> **Data drawn from a collection**
════

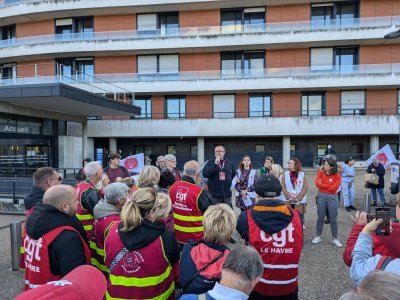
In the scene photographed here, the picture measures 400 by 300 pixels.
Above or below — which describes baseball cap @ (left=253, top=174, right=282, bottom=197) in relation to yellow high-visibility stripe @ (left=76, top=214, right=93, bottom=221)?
above

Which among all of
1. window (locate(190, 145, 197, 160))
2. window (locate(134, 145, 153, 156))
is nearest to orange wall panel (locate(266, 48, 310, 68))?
window (locate(190, 145, 197, 160))

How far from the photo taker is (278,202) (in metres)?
3.13

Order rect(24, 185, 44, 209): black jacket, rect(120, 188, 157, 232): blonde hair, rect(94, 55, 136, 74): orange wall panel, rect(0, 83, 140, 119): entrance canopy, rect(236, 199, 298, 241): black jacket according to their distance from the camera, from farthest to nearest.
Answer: rect(94, 55, 136, 74): orange wall panel → rect(0, 83, 140, 119): entrance canopy → rect(24, 185, 44, 209): black jacket → rect(236, 199, 298, 241): black jacket → rect(120, 188, 157, 232): blonde hair

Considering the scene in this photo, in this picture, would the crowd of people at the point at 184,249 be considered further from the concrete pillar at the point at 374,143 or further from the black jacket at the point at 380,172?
the concrete pillar at the point at 374,143

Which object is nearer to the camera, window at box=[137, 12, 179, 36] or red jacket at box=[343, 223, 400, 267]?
red jacket at box=[343, 223, 400, 267]

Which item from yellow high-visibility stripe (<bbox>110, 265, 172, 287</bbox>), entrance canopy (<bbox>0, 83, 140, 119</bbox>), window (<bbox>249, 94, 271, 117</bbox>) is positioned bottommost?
yellow high-visibility stripe (<bbox>110, 265, 172, 287</bbox>)

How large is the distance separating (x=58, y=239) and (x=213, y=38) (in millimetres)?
27750

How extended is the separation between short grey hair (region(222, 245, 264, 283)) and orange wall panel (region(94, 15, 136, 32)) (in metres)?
31.0

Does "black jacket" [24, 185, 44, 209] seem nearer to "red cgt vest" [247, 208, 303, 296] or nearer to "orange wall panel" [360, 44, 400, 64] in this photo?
"red cgt vest" [247, 208, 303, 296]

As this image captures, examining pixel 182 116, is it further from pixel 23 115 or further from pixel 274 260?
pixel 274 260

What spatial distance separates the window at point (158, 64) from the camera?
29.8 metres

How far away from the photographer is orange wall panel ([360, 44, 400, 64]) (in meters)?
27.4

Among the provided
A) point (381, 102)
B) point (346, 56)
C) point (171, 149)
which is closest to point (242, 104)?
point (171, 149)

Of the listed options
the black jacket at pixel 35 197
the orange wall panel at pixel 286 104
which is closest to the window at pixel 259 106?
the orange wall panel at pixel 286 104
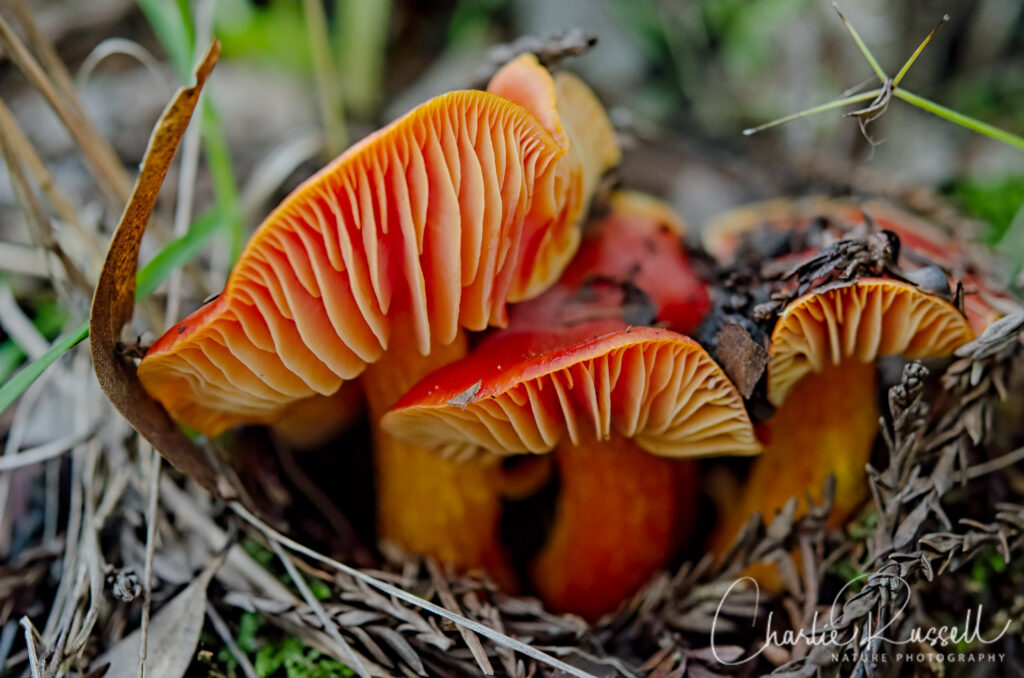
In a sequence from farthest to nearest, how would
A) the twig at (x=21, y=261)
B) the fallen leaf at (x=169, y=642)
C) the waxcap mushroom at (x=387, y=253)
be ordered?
the twig at (x=21, y=261) → the fallen leaf at (x=169, y=642) → the waxcap mushroom at (x=387, y=253)

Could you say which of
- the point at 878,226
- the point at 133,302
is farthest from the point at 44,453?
the point at 878,226

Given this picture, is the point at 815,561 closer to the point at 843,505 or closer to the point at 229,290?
the point at 843,505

════

Quote the lines word for word, starting at the one containing "Could you say which of" and ending at the last line.

> **OUTPUT OF THE EXERCISE**
Could you say which of
- the point at 878,226
- the point at 133,302
is farthest from the point at 44,453?
the point at 878,226

Given this picture, is the point at 815,561 closer to the point at 843,505 or closer to the point at 229,290?
the point at 843,505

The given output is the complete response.